ABBEYFEALE, CO. LIMERICK - The May Bank Holiday weekend in Ireland had glorious summer weather all over Ireland, and according to an ad from Bord Failte, I could have gone in 10 directions to kick off the Irish festival season and get my fill of traditional music, song or dance.
But the Fleadh by the Feale in the West Limerick border town of Abbeyfeale became my destination of choice based on raves from a Pearl River family who hailed from Moyvane, just over the Kerry border.
Increasingly in recent years, I am becoming more aware of the musical and cultural allure of the West Limerick region which has been overshadowed by the more dominant counties of Clare, Kerry and Cork, the latter two sharing the musical heritage of the lively Sliabh Luachra polkas and slides with the western edge of Limerick County.

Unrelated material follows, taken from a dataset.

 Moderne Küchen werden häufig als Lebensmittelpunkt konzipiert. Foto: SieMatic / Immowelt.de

Though the summer sun was blazing outside, I set off for the famous house for music near the town's crossroads and square where later on a "bones competition would be a focal point.

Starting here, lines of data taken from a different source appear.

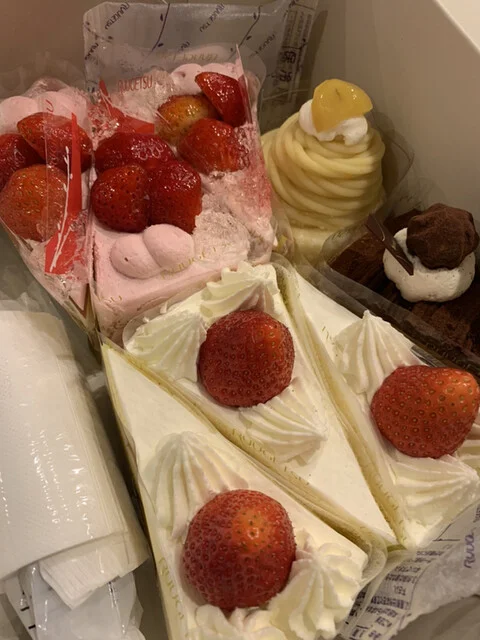 北の自然菓 柳月 星が浦ぴあざフクハラ店 - 新大楽毛（ケーキ）の写真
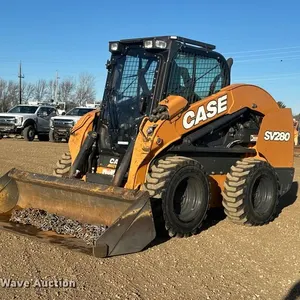 2019 Case SV280 skid steer loader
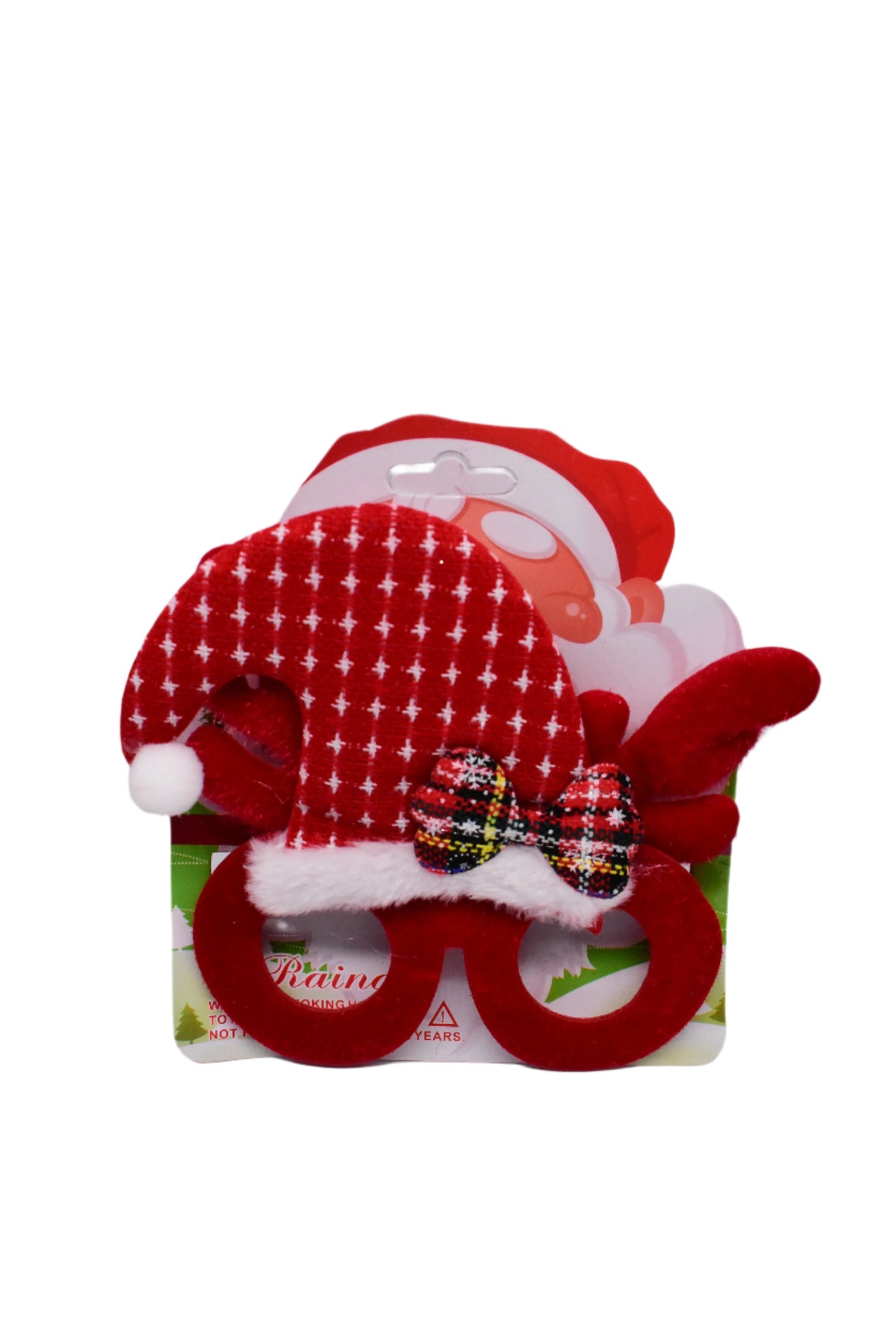 Christmas Santa Hat Glasses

Murphy's Pub was established decades ago by Dan and Maureen Murphy, and traditional music and musicians were welcomed into the establishment down through the years. Dan is an accordion player who met and married the Mrs. in Birmingham, where she was teaching Irish step dancing.
They moved back to Abbeyfeale to live in 1975 and now their son, Kevin, who also plays the bouzouki, runs the pub while they sit back and enjoy the craic.
Maureen also plays an active role in running the annual Bank Holiday Festival, especially at the gig rig in the square where the bones competition was held. In between she can be found as the primary cheerleader for the in-house sessions where on the Monday, an outstanding one began in mid-afternoon.
Alongside her sat her son Donal Murphy, whom many of our readers known from his work (or is it play?) with Sliabh Notes with Matt Cranitch and Tommy O'Sullivan and also Four Men and a Dog, and daughter Eilish who played the flute, and granddaughter Melanie (Donal's daughter) who played the fiddle while grandma beamed.
Sandwiched between Donal and another great box-player Derek Hickey was local fiddler Diarmuid O'Brien. The legendary Steve Cooney accompanied them in a session kept percolating all afternoon well into the evening hours because, as Mrs. Murphy said, "they're taking drink so they are here for the kill."
Fiddler O'Brien from nearby Glin is related to the late Martin Mulvihill and his son Brendan, and also a cousin to Margie Mulvihill, the flute player who tipped me off to this wonderful part of the world.
A couple of years ago, he recorded a CD, Cairde Cairdin, (www.diarmuidobrien.com) which features many of the marvelous box players in the locality, so he was well able to hang with Murphy and Hickey this day as they played one gorgeous set of tunes after another where the boxes not only sang in harmony but danced to a lovely tempo.
Today's Ireland requires you to pace the pint consumption, so grabbing a bit of fresh air while the sun still shone gloriously on the Abbeyfeale streets allowed me to have a sup of tea with another box player, Mick Mulcahy, originally from Brosna, Co. Kerry who now lived in the town.
Then I met Con Herbert -- you guessed it, another box player -- for a meal at Leens Hotel centered in the town diagonally across from the square and then we went back to Murphys for the last hurrah and my last pint of the black stuff this trip.
Another Mulcahy, Pat (Mick's brother who shared All-Ireland status with him in the Brosna Ceili Band of yesteryear) with the Allow Ceili Band had summoned a "shape-up" ceili band to have a few tunes mustering 13 musicians to close out the holiday weekend.
I noted three more accordions in the frenzied session scrum, and I asked Pat if there was any limit on the number of accordion players who could sit in. Without skipping a beat he said, "We could do with a few more."
And you know, with the music that I heard in one magic 24-hour spell in Abbeyfeale featuring some exceptional box playing, he was right. The tradition has been holding here as strongly as the other hotbeds around Ireland, even if most of us aren't as aware of it as we should be.
It is simply another case of the unfamiliar road in Ireland leading to pleasant surprises that last a lifetime if you allow yourself to take it.